Since states have different requirements for minimum insurance coverage, where you live can have a major effect on your insurance premiums. For example, if you live in Iowa, your premiums for minimum coverage will be much lower than if you live in Louisiana. In addition, different insurance companies may have widely differing rates – as you’re collecting quotes, you should seek input from large, national companies, along with smaller, regional companies that may be able to offer lower rates for the same coverage.
Your age and driving experience also will be a factor in how much you pay for your car insurance coverage. Younger, more inexperienced drivers are likely to pay higher premiums since their inexperience naturally lends itself to a higher incidence of traffic tickets and accidents. Generally, drivers ages 16-25 are considered some of the highest risk drivers to insure, which translates to higher costs for coverage. As a general rule, men pay higher insurance premiums than women.
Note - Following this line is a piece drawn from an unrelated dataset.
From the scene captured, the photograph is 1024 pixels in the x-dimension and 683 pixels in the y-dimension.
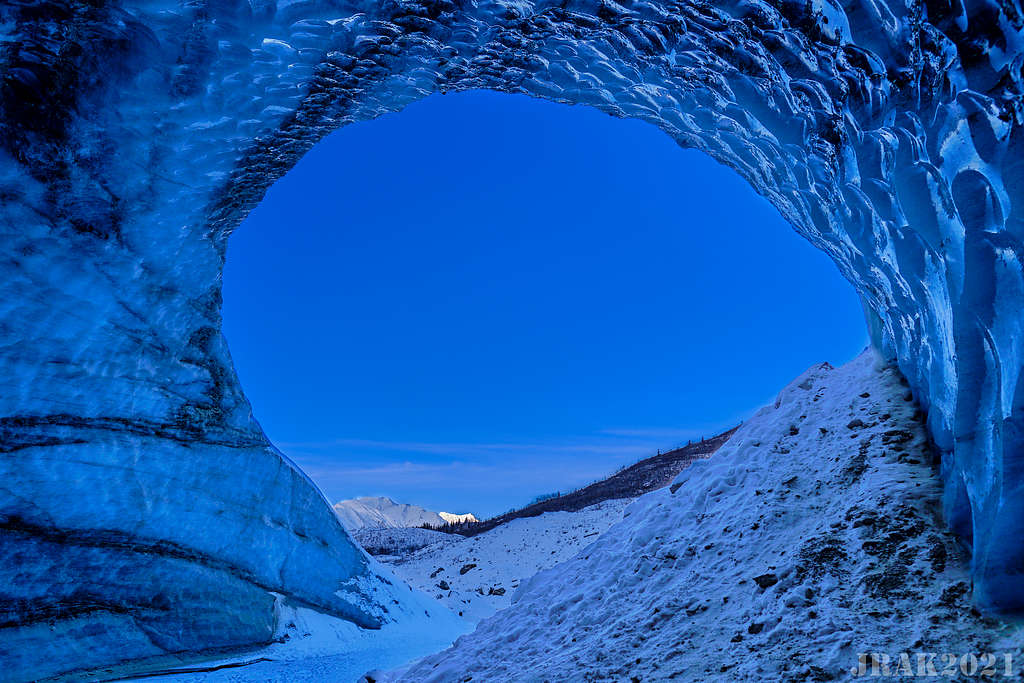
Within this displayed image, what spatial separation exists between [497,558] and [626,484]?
12.3m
And, finally, your choice of vehicle will affect your insurance premiums. For example, sports cars are some of the most expensive vehicles to insure – they have higher top speeds and people tend to drive them faster since speed often is part of their appeal. In addition, luxury car models and electric vehicles may have high premiums because their replacement parts are expensive. Specific car models that are stolen often also may carry high premiums.
There are additional considerations, such as discounts you may be eligible for and whether you own your home and can bundle your homeowners insurance and your auto insurance, that may influence your car insurance premiums.
Before you select an auto insurance policy, make sure to do your due diligence and compare quotes from a few different companies. Just make sure you’re comparing apples to apples.
Each quote should include the same level of liability and uninsured/underinsured motorist protection:
- the same deductible
- the same driver(s)
- any qualifying discounts
When you’re comparing quotes, make sure that each insurance company is providing comparable information.
What Type of Car Insurance Do I Need?
The most important first step in answering this question is to determine the car insurance limits that are required in your state. Every U.S. state except New Hampshire requires drivers to have car insurance, but the specifications in terms of limits vary widely.
Driving without insurance can leave you vulnerable to having your license suspended, paying a hefty fine, or even going to jail. In most cases, any reputable insurance provider you work with will be up-to-speed on insurance requirements for your state and can help you ensure that you have the minimum required coverage.